Ainda que o despacho que vier a ser publicado determine que os efeitos da progressão se produzirão a janeiro, os docentes retidos nos 4.º e 6.º escalões acumulam prejuízos acrescidos face a qualquer outro professor e educador e, até, entre si porque:

  1. Independentemente do momento (início de janeiro ou final de dezembro) em que, no ano anterior, reuniram os requisitos para progressão (tempo de serviço, avaliação do desempenho, formação contínua e, no caso da progressão ao 5.º escalão, observação de aulas) todo o tempo que mediar entre a aquisição desses requisitos e o momento de progredirem, é perdido, nuns casos cerca de um ano e, em outros, poderá ser, apenas, um dia;
  2. Estes docentes nem sequer os 2 anos, 9 meses e 18 dias até agora recuperados pela generalidade dos professores puderam contabilizar, pois tiveram de os utilizar para integração na lista de graduação dos docentes que aguardam vaga, perdendo, definitivamente, esse tempo de serviço;
  3. Muitos destes docentes deveriam ter sido dispensados da obtenção de vaga, pois foram avaliados de Muito Bom ou Excelente, todavia, devido à aplicação das quotas de avaliação, apenas lhes foi atribuída a menção de Bom, o que lhes retirou tal dispensa, gerando uma situação de desigualdade relativamente a outros que obtiveram igual classificação ou, mesmo, inferior;
  4. Os professores que exercem atividade na Região Autónoma dos Açores, tendo uma estrutura de carreira igual à do continente e, muitos deles, em mobilidade, atual ou futura, para o território continental, não se sujeitam a vagas, o que significa que passam à sua frente, criando uma situação de desigualdade e acentuando a discriminação que, por exemplo, já resulta do facto de naquela região autónoma estar a ser integralmente contabilizado o tempo de serviço prestado no período de congelamento das carreiras; na Região Autónoma da Madeira, a situação é diferente, mas, na prática, semelhante, pois, existindo regime de vagas, até hoje sempre o número foi igual ao de candidatos à progressão.

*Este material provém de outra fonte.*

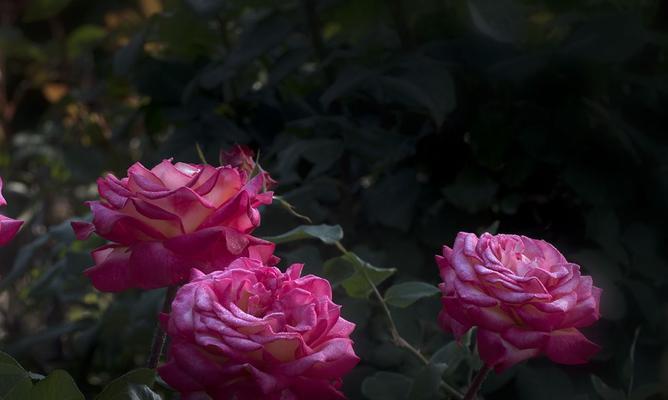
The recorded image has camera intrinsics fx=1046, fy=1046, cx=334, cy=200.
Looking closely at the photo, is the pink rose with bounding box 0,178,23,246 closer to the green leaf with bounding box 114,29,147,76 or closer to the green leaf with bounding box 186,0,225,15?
the green leaf with bounding box 186,0,225,15

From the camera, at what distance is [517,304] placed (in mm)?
739

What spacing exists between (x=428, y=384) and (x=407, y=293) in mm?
104

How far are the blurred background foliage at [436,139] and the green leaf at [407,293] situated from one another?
0.18 meters

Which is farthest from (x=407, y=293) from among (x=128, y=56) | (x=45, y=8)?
(x=45, y=8)

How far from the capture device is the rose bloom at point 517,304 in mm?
745

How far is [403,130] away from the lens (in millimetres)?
1556

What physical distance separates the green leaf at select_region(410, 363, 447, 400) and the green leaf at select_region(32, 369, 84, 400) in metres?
0.33

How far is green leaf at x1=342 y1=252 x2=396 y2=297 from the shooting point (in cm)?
98

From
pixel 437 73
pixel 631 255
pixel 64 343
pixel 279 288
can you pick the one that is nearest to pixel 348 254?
pixel 279 288

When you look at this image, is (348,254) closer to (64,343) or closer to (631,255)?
(631,255)

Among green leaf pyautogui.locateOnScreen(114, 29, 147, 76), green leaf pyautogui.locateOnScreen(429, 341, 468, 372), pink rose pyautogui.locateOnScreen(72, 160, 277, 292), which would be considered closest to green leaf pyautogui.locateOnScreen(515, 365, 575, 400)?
green leaf pyautogui.locateOnScreen(429, 341, 468, 372)

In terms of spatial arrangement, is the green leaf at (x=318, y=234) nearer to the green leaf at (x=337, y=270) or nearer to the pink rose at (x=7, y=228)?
the green leaf at (x=337, y=270)

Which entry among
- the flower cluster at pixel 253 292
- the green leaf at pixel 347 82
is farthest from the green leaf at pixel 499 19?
the flower cluster at pixel 253 292

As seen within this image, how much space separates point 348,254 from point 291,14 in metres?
0.67
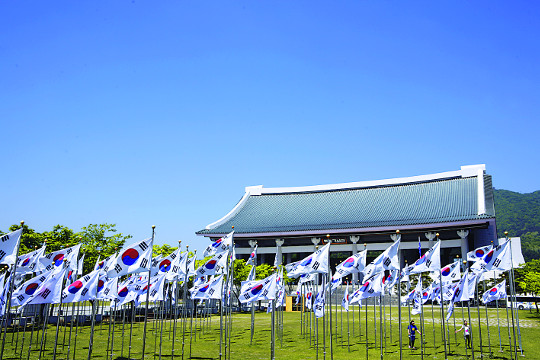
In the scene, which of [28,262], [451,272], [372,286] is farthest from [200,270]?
[451,272]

A FENPROF apresenta esta denúncia de uma situação que retinha, em 31 de dezembro de 2020 (data a ter em conta para efeitos de fixação do número de vagas), 2021 docentes no 4.º escalão da carreira e 1343 no 6.º escalão, destes, 577 pelo segundo ano consecutivo, e solicita que sejam acionados os mecanismos que considere adequados, com vista a ultrapassar os problemas de legalidade e corrigidas as injustiças que geram discriminações entre professores da mesma escola, entre docentes de escolas diferentes, mas sujeitos à mesma tutela (Ministério da Educação),  e, ainda, em relação aos docentes que exercem atividade nas regiões autónomas».